Dataset entries
____
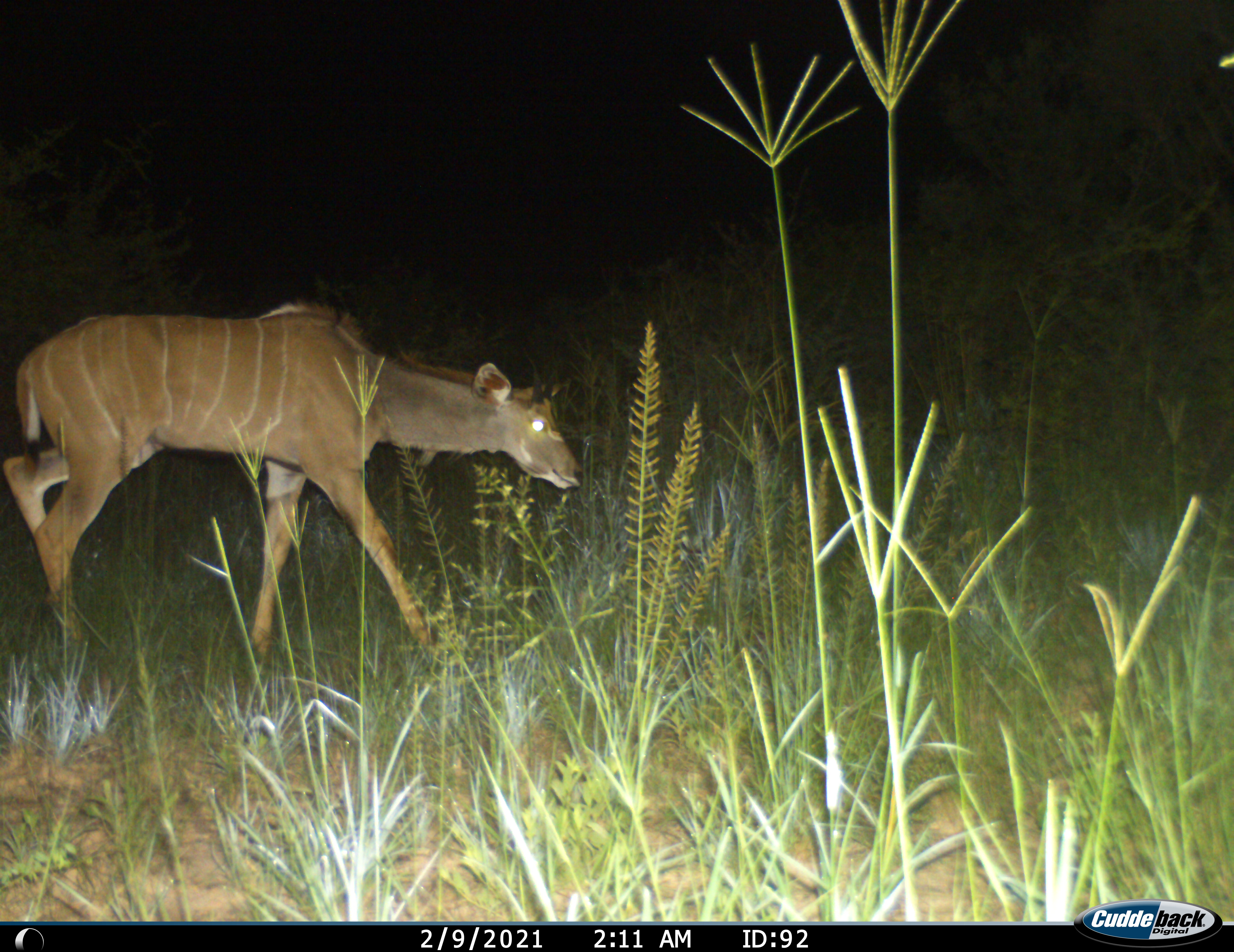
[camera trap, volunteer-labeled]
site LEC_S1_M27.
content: unidentified animal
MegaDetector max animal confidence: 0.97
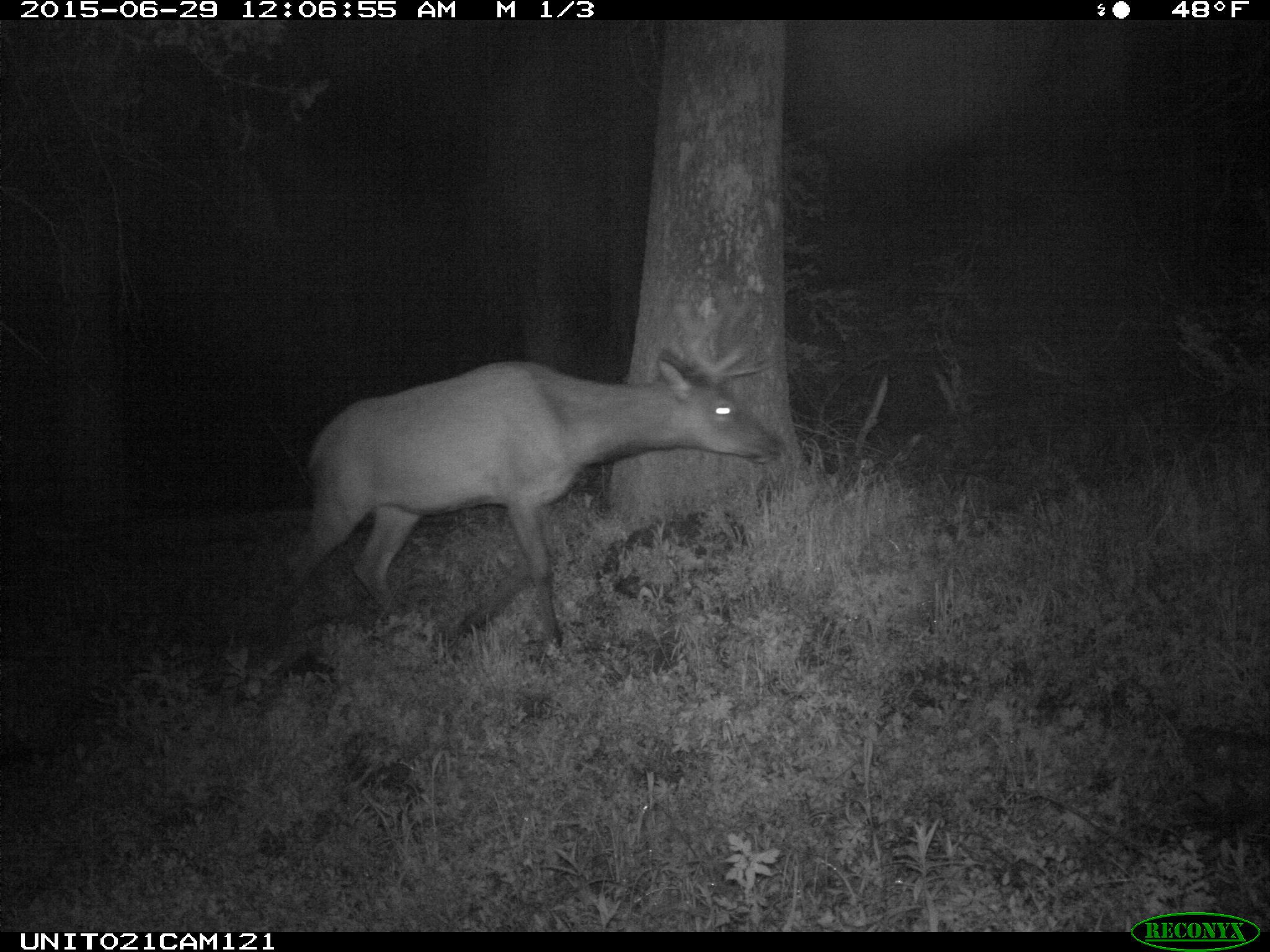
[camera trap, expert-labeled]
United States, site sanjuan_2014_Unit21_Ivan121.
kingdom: Animalia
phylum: Chordata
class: Mammalia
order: Artiodactyla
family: Cervidae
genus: Cervus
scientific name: Cervus elaphus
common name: red deer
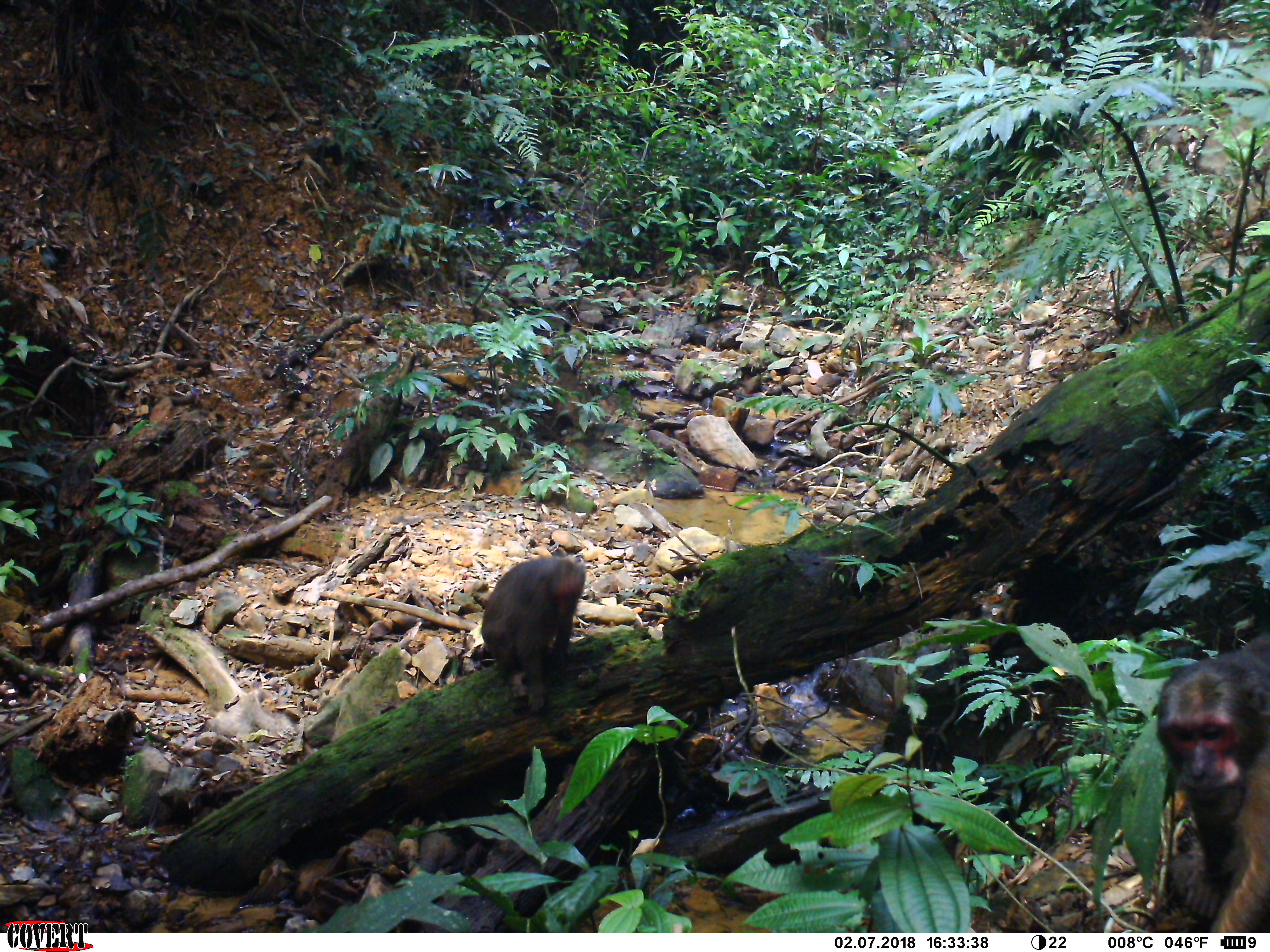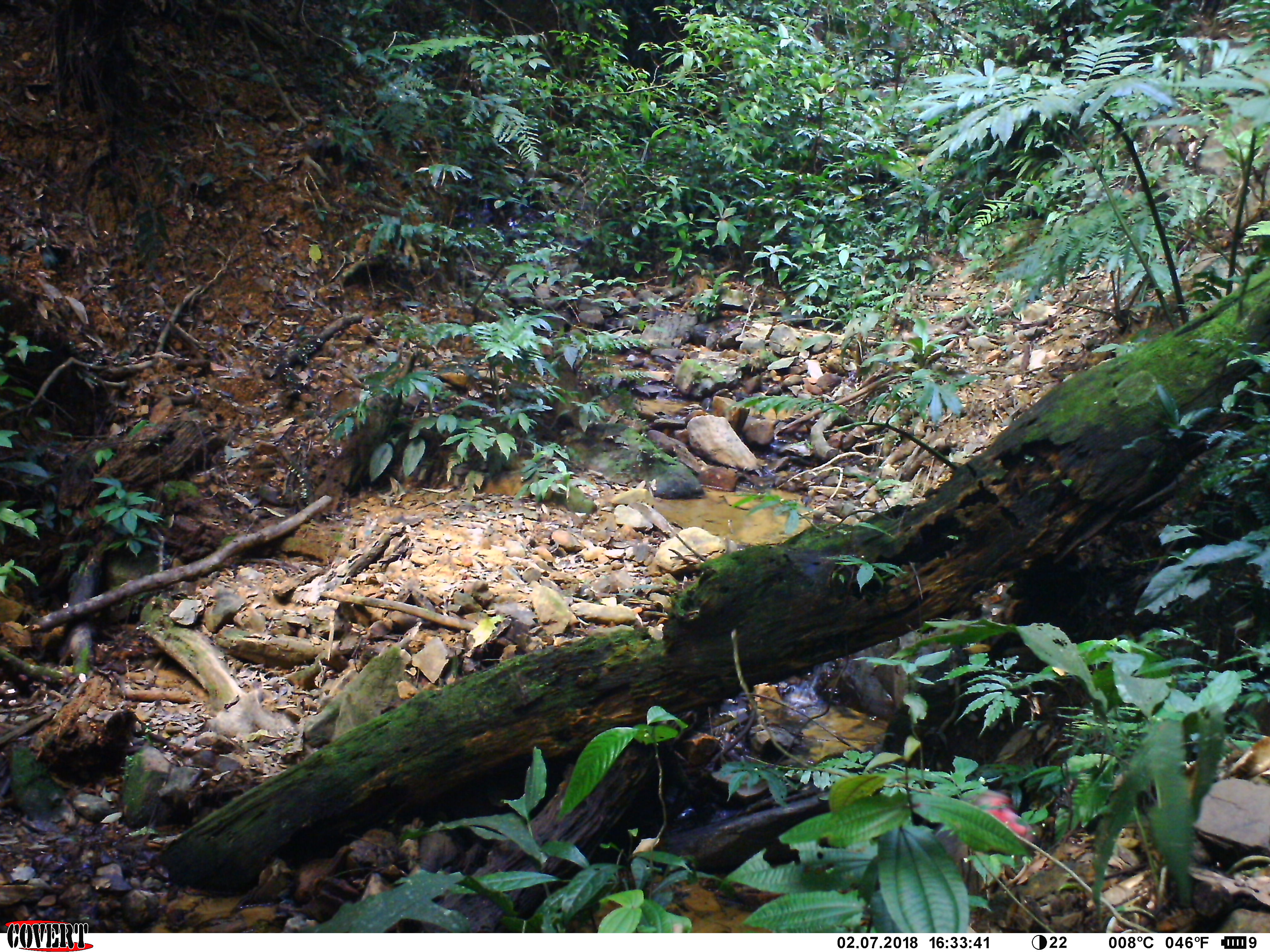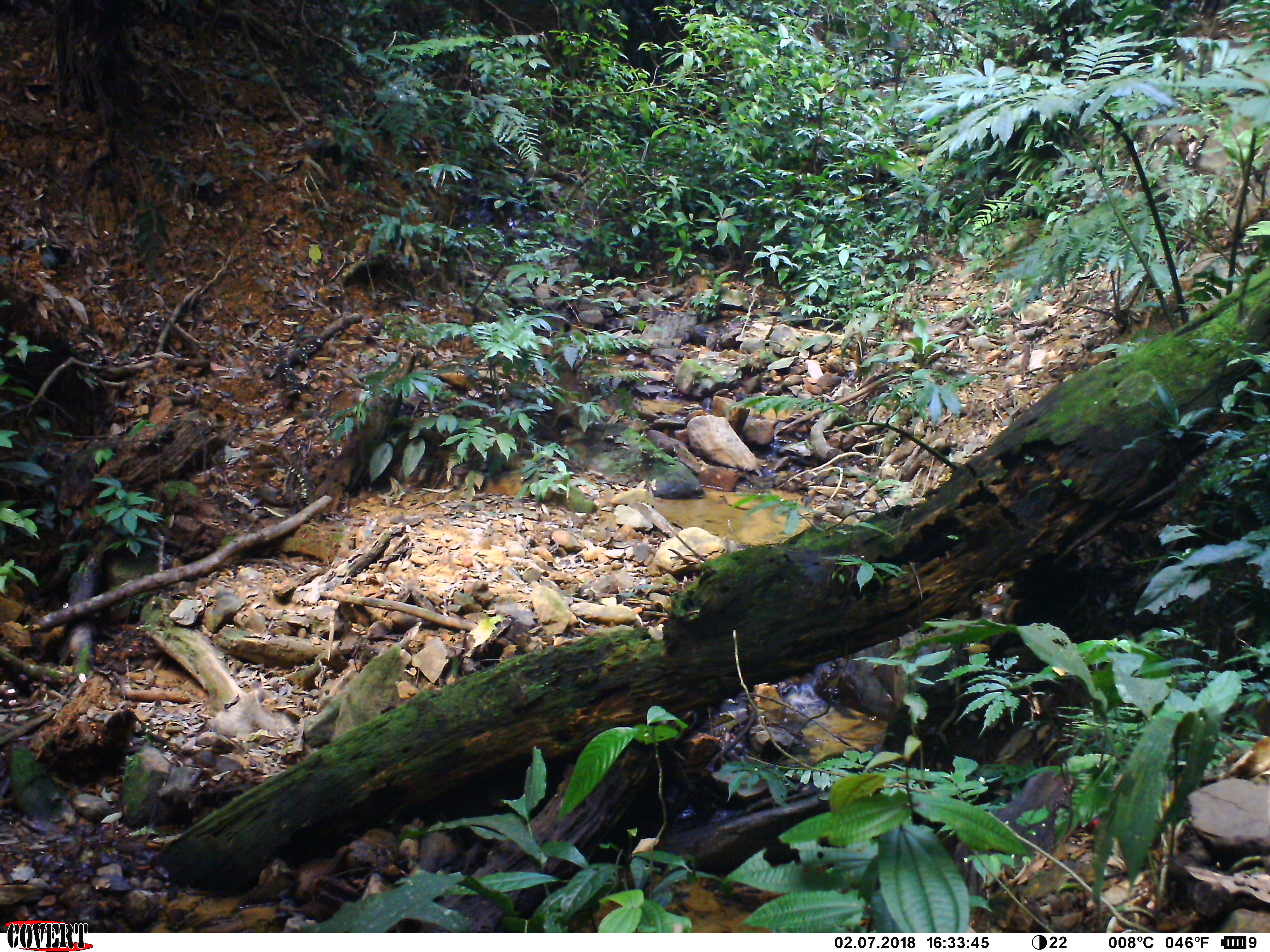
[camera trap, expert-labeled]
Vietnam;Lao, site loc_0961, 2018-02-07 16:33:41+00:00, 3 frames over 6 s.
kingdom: Animalia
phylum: Chordata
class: Mammalia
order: Primates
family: Cercopithecidae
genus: Macaca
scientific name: Macaca arctoides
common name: stump-tailed macaque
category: stump tailed macaque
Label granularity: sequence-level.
____
EXERCISE —
Repeat all entries exactly, pictures excluded.

EXERCISE OUTPUT —
[camera trap, volunteer-labeled]
site LEC_S1_M27.
content: unidentified animal
MegaDetector max animal confidence: 0.97
[camera trap, expert-labeled]
United States, site sanjuan_2014_Unit21_Ivan121.
kingdom: Animalia
phylum: Chordata
class: Mammalia
order: Artiodactyla
family: Cervidae
genus: Cervus
scientific name: Cervus elaphus
common name: red deer
[camera trap, expert-labeled]
Vietnam;Lao, site loc_0961, 2018-02-07 16:33:41+00:00, 3 frames over 6 s.
kingdom: Animalia
phylum: Chordata
class: Mammalia
order: Primates
family: Cercopithecidae
genus: Macaca
scientific name: Macaca arctoides
common name: stump-tailed macaque
category: stump tailed macaque
Label granularity: sequence-level.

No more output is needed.